→ **Reading passage**:
────────
Drug admin official couldn't care less
He is the man who filed the cases. He is the one who accused three drug companies of making adulterated drugs that allegedly killed scores of children.
Then again, he is the same man who later changed his statement in court and mysteriously defied at least a dozen court orders to appear before it to testify.
Abul Khair Chowdhury is a government official now serving as an assistant director of the Directorate General of Drug Administration (DGDA). Intriguingly, police failed to get hold of him despite summon and arrest orders in the last two years.
Dhaka Drug Court awaits his appearance before it today to testify in two cases Khair filed in 1992 against BCI Bangladesh for producing toxic paracetamol syrup that allegedly killed 76 children.
However, the chances of his appearance remain slim as police have again failed to arrest and produce him before the court. Since April 24, 2013, this is the eighth time that the court has ordered Motijheel police to arrest Khair, as he did not respond to the court summons since July 3, 2012.
Khair filed the cases against BCI Bangladesh on December 3, 1992. From then on, he has been showing dubious indifference to the matter.
Court records show that Khair, then a drug superintendent, never appeared before the court with the evidence, even though the court asked him to do so five times in 1994. This subsequently led to the stay of the case proceedings.
Though the stay was lifted on February 20, 2011, and the court summoned him on five occasions, Khair did not comply with the orders.
Asked why police failed to arrest Khair despite repeated court orders, Motijheel Police Station Officer-in-charge BM Forman Ali said they were trying to arrest him.
Read all stories on paracetamol syrup scam -
- Justice delayed, justice denied
- All records 'lost' from drug office
- JUSTICE DELAYED, NOT DENIED
- Drug admin official couldn't care less
- A regret for life
Cops there claimed they informed Khair the court orders five times over the phone, as they could not "find" him in his office.
Manik Chandra Roy, an assistant Sub-inspector at the station, told The Daily Star they even visited his office twice a day or more to execute the court orders on two occasions between September and November last year. But he was not there.
Khair's colleague Md Mohsin said he received one of the court summons and had it delivered to Khair.
However, Khair claimed to have received only one summons. Court records show he received the order on October 27, 2012, but did not turn up in court.
────────
[Records from a data source]
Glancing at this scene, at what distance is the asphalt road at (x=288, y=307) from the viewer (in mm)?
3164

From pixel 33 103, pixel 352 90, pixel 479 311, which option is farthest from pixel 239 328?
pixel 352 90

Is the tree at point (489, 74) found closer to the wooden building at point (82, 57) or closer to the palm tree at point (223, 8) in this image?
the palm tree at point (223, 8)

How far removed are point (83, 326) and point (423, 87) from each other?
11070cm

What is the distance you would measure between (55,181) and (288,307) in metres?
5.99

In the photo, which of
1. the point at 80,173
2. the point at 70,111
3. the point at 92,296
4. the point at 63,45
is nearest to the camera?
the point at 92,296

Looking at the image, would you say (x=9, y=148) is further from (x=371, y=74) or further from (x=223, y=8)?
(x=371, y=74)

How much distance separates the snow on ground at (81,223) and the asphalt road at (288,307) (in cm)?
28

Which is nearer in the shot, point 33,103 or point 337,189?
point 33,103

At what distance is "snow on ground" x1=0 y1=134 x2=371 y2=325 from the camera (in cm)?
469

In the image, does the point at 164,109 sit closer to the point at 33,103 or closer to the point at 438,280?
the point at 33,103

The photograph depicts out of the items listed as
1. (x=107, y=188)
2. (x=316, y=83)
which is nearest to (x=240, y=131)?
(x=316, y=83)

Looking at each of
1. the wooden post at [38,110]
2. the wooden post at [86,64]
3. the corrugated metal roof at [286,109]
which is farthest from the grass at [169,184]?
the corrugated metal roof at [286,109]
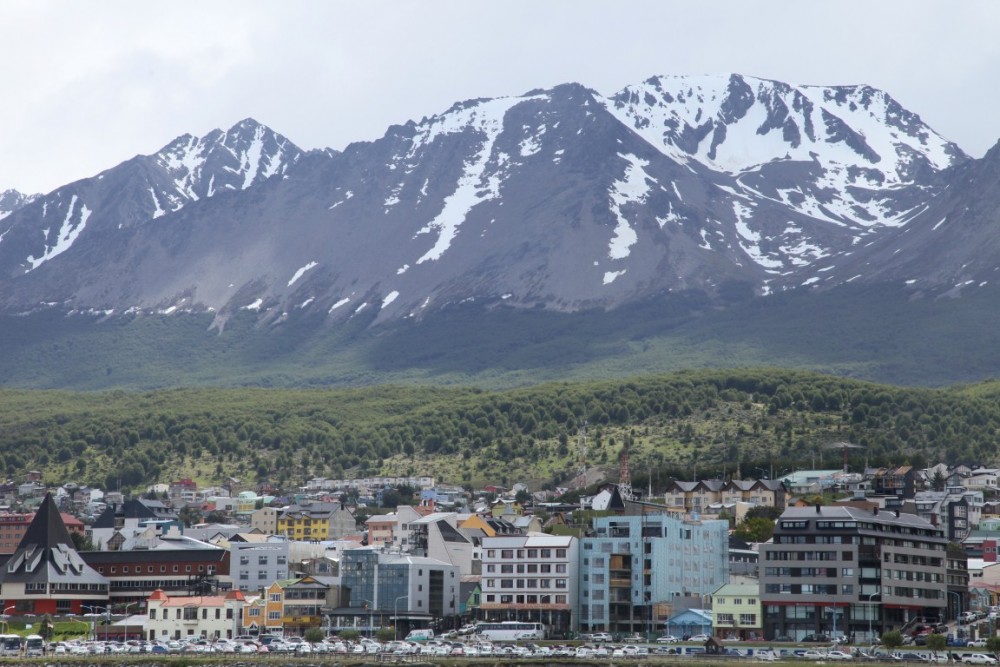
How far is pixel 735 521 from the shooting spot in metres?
174

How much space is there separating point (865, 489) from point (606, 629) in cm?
6865

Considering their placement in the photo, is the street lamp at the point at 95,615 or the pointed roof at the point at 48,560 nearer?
the street lamp at the point at 95,615

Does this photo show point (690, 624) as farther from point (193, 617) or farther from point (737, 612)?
point (193, 617)

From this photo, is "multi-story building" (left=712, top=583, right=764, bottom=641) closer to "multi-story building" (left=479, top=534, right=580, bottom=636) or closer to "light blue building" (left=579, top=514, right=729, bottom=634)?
"light blue building" (left=579, top=514, right=729, bottom=634)

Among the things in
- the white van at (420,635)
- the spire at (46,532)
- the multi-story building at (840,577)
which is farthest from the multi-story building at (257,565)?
the multi-story building at (840,577)

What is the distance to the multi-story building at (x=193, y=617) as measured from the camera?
127188 millimetres

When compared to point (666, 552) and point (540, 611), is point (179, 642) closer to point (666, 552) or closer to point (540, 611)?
point (540, 611)

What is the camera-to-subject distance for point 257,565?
143750 mm

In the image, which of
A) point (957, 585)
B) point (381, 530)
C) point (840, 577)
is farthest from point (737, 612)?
point (381, 530)

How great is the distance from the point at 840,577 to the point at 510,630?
70.0 ft

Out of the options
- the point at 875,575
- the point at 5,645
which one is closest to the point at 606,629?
the point at 875,575

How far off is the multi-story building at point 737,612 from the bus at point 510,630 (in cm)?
1147

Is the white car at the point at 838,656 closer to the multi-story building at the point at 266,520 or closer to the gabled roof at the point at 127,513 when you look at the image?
the multi-story building at the point at 266,520

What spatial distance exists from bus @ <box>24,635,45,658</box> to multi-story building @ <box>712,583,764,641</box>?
139 feet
────────
→ **Study questions**:
[a] According to the article about the drug administration official, why were the case proceedings stayed?
[b] Decide whether each statement agrees with the article about the drug administration official, and quote the deciding words for each answer: (i) Khair filed the cases against BCI Bangladesh on December 3, 1992. (ii) The stay on the proceedings was lifted in 2013. (iii) Khair claimed to have received every court summons.
[c] In the article about the drug administration official, how many children allegedly died from the toxic paracetamol syrup?

→ **Results of the exercise**:
[a] The proceedings were stayed because Khair, then a drug superintendent, never appeared before the court with the evidence. The court had asked him to do so five times in 1994.

[b]
(i) Yes: "Khair filed the cases against BCI Bangladesh on December 3, 1992."
(ii) No: "Though the stay was lifted on February 20, 2011"
(iii) No: "Khair claimed to have received only one summons."

[c] 76 children.